======== FRAGMENTO PARA LEER

Dice Ana Botella que renuncia a ser alcaldesa de Madrid.
Lo ha dicho hace una semana y no ha habido terremoto político alguno, no ha habido movimiento genovés de ningún tipo ni impulso en Ferraz de ninguna magnitud.
Y hay analistas políticos que se sorprenden, militantes del Partido Popular que se incomodan y políticos más o menos mediocres del PSOE que se frotan las manos. Pero todos o casi todos se sorprenden de que no haya pasado nada cuando, en realidad, es completamente normal.
No pasa nada porque Ana Botella haya renunciado a la alcaldía de Madrid porque Ana Botella nunca puso el más mínimo empeño en ser alcaldesa de Madrid.
No era alcaldesa porque nadie la eligió, porque accedió al cargo a través de una serie de movimientos internos en su partido que evitaron unas elecciones municipales anticipadas, que impidieron a los madrileños elegir a su alcalde o alcaldesa cuando el que tenían decidió que su ascenso político era más importante que la administración municipal con la que se había comprometido con sus ciudadanos.

================
======== DATOS DEL EJERCICIO

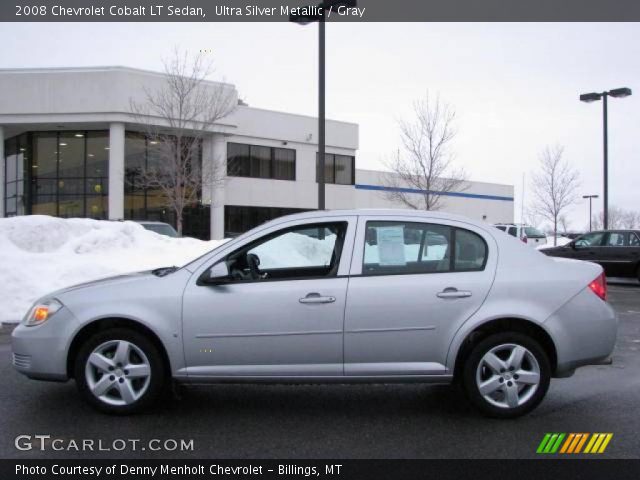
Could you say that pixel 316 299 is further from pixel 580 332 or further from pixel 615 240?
pixel 615 240

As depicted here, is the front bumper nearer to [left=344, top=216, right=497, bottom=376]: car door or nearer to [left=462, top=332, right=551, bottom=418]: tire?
[left=344, top=216, right=497, bottom=376]: car door

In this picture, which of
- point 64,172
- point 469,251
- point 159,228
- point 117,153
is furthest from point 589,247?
point 64,172

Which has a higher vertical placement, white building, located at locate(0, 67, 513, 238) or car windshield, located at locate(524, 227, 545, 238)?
white building, located at locate(0, 67, 513, 238)

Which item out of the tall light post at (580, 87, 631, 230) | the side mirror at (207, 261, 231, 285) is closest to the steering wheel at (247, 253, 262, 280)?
the side mirror at (207, 261, 231, 285)

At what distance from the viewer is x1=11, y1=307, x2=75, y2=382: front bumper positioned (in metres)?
4.46

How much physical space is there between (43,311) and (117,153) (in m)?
24.5

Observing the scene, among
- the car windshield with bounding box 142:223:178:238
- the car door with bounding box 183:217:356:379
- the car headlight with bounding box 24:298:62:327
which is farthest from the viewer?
the car windshield with bounding box 142:223:178:238

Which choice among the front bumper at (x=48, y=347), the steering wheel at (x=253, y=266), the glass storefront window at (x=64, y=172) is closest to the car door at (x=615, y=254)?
the steering wheel at (x=253, y=266)

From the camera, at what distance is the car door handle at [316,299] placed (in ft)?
14.4

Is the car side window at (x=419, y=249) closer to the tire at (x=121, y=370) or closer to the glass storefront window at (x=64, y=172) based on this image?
the tire at (x=121, y=370)

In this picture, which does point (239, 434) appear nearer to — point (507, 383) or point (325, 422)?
point (325, 422)

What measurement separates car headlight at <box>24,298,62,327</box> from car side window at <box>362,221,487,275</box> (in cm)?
244
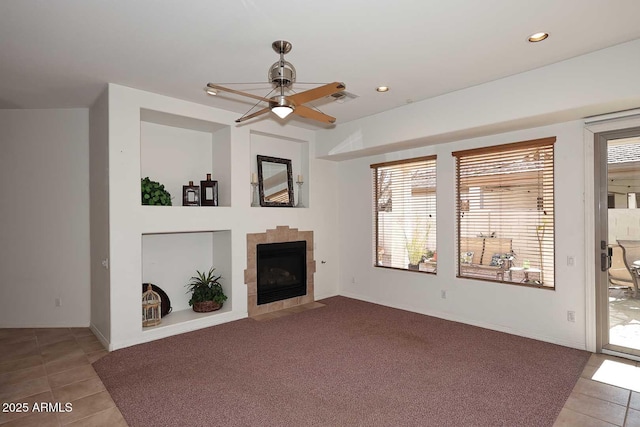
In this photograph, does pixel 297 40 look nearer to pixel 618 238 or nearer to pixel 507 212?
pixel 507 212

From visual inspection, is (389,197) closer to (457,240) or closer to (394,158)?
(394,158)

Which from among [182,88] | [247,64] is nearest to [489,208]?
[247,64]

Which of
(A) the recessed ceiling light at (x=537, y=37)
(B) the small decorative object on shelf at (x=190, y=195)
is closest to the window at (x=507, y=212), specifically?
(A) the recessed ceiling light at (x=537, y=37)

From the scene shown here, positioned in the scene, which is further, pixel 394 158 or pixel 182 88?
pixel 394 158

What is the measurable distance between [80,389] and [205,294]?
6.48ft

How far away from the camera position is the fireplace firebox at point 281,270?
212 inches

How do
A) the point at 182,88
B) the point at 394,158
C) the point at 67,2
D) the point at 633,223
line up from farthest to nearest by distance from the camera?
the point at 394,158, the point at 182,88, the point at 633,223, the point at 67,2

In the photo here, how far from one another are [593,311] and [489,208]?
156 cm

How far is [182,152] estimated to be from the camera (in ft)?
16.6

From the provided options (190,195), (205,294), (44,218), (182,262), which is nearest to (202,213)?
(190,195)

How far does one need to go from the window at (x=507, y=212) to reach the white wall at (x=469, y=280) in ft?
0.36

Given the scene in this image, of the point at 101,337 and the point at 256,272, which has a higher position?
the point at 256,272

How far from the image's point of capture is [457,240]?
4914 millimetres

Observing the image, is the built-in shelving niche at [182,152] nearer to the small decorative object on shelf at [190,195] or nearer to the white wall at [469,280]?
the small decorative object on shelf at [190,195]
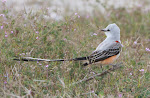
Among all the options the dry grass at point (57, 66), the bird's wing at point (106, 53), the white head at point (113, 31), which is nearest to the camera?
the dry grass at point (57, 66)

================

Reproduce sin ningún cambio el pasaje del texto sobre la renuncia de Ana Botella que se abre con las palabras "No era alcaldesa" y se cierra con "con sus ciudadanos.".

• RESPUESTA DEL EJERCICIO:
No era alcaldesa porque nadie la eligió, porque accedió al cargo a través de una serie de movimientos internos en su partido que evitaron unas elecciones municipales anticipadas, que impidieron a los madrileños elegir a su alcalde o alcaldesa cuando el que tenían decidió que su ascenso político era más importante que la administración municipal con la que se había comprometido con sus ciudadanos.